**Fragmento de página**:
═══
"Nada debe turbar la ecuanimidad del ánimo;
hasta nuestra pasión, hasta nuestros arrebatos
deben ser medidos y ponderados.”
Francisco Ayala
La historia que contaré a continuación es verdadera. Está relacionada con un artículo publicado en un diario europeo, pero adaptada a la realidad que vivimos, yo lo vivo frecuentemente, casi o cotidianamente. Es fundamental para mí, y para quien quiera considerarlo, reconocer que, como seres humanos imperfectos, al ser proclives al conflicto, tenemos que buscar un equilibrio para gestionarlo. De otra manera siempre lo haremos más difícil, y, por tanto, lo complicaremos más.
En esta época en la que debemos ir modificando todos los conceptos tradicionales porque toda ha ido cambiando de manera estrepitosa, ya no podemos hablar de “familia”, sino de “familias”. Según la Organización Mundial de la Salud (OMS), se puede definir a la familia de la siguiente manera: “es el conjunto de personas que conviven bajo el mismo techo, organizadas en roles fijos (padre, madre, hermanos, etc.) con vínculos consanguíneos o no, con un modo de existencia económico y social comunes, con sentimientos afectivos que los unen y aglutinan”.
═══
**Con estos datos**:
1. Responde brevemente estas preguntas sobre el texto de las familias:
(a) ¿A quién se atribuye la cita inicial?
(b) ¿Con qué está relacionada la historia que se anuncia?
(c) ¿Qué organización da la definición de familia que se cita?
2. Escribe la continuación del texto sobre las familias a partir de su última oración.

**Material de estudio**:
═══
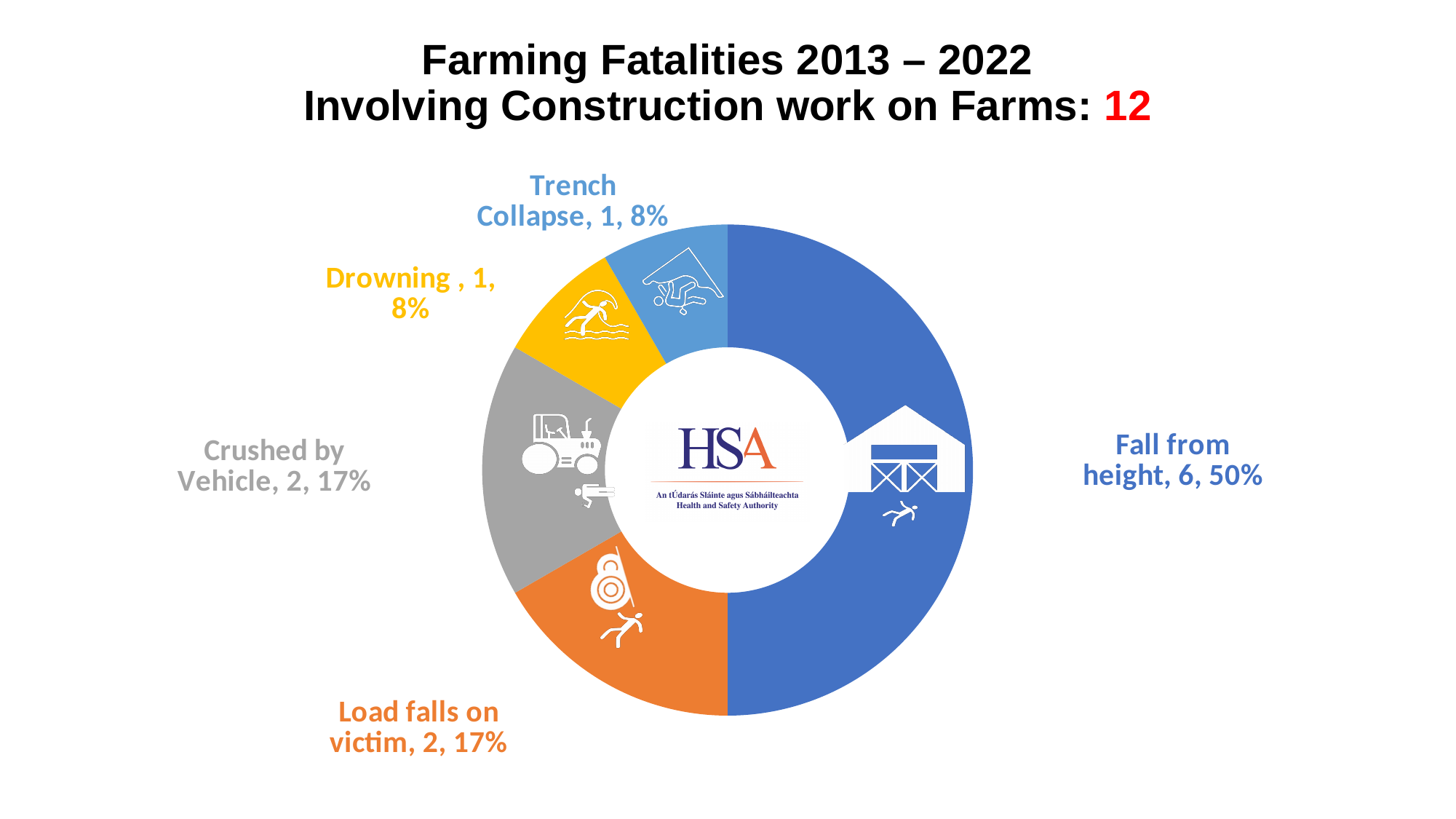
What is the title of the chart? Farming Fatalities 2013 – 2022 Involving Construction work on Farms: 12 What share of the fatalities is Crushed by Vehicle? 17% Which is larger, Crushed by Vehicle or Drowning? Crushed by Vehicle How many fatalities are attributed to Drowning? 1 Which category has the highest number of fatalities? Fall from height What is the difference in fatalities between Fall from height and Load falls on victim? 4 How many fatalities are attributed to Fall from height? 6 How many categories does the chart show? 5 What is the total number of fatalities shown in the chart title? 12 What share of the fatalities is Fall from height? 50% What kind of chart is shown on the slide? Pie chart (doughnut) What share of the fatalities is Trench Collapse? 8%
═══
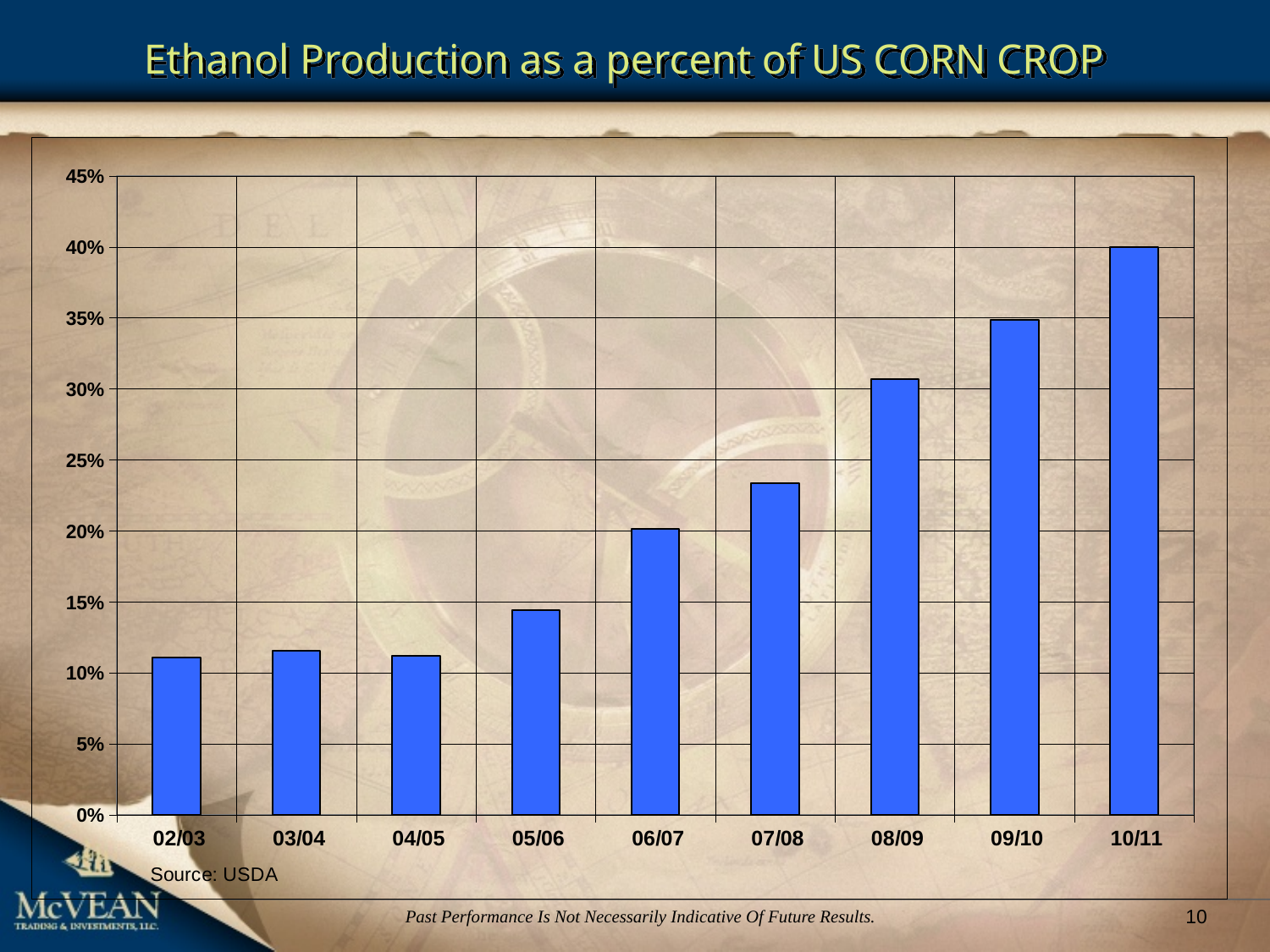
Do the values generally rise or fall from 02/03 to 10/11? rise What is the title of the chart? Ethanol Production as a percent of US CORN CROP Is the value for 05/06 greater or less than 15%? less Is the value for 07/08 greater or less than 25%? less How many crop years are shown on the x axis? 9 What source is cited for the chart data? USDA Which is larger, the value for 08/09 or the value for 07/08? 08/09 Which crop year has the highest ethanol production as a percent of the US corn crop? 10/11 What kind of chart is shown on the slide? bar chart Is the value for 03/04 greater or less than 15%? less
═══
**Respuestas**:
1.
(a) A Francisco Ayala.
(b) Con un artículo publicado en un diario europeo.
(c) La Organización Mundial de la Salud (OMS).

2.
Definido así, vemos que actualmente hay familias nucleares, donde hay padre y madre; familias monoparentales, sólo hay uno de los dos: padre o madre; familias homoparentales; familias reconstituidas y familias extensas, entre otras más.
A pesar de estas diferencias entre los diversos tipos de familias, creo que los problemas de convivencia siguen siendo los mismos. Y es, a partir de la familia(s) donde aprendemos a gestionar el conflicto derivado de las funciones que tiene:
Allard nos dice que las funciones de una familia están relacionadas con cubrir una serie de necesidades básicas: la necesidad de tener: refiriéndose a lo material, son los aspectos económicos y educativos necesarios para vivir; la necesidad de relación: la familia enseña a socializarse, comunicarse con los demás, querer, sentirse querido, etcétera, y; la necesidad de ser: la familia debe proporcionar al individuo un sentido de identidad y autonomía de uno mismo.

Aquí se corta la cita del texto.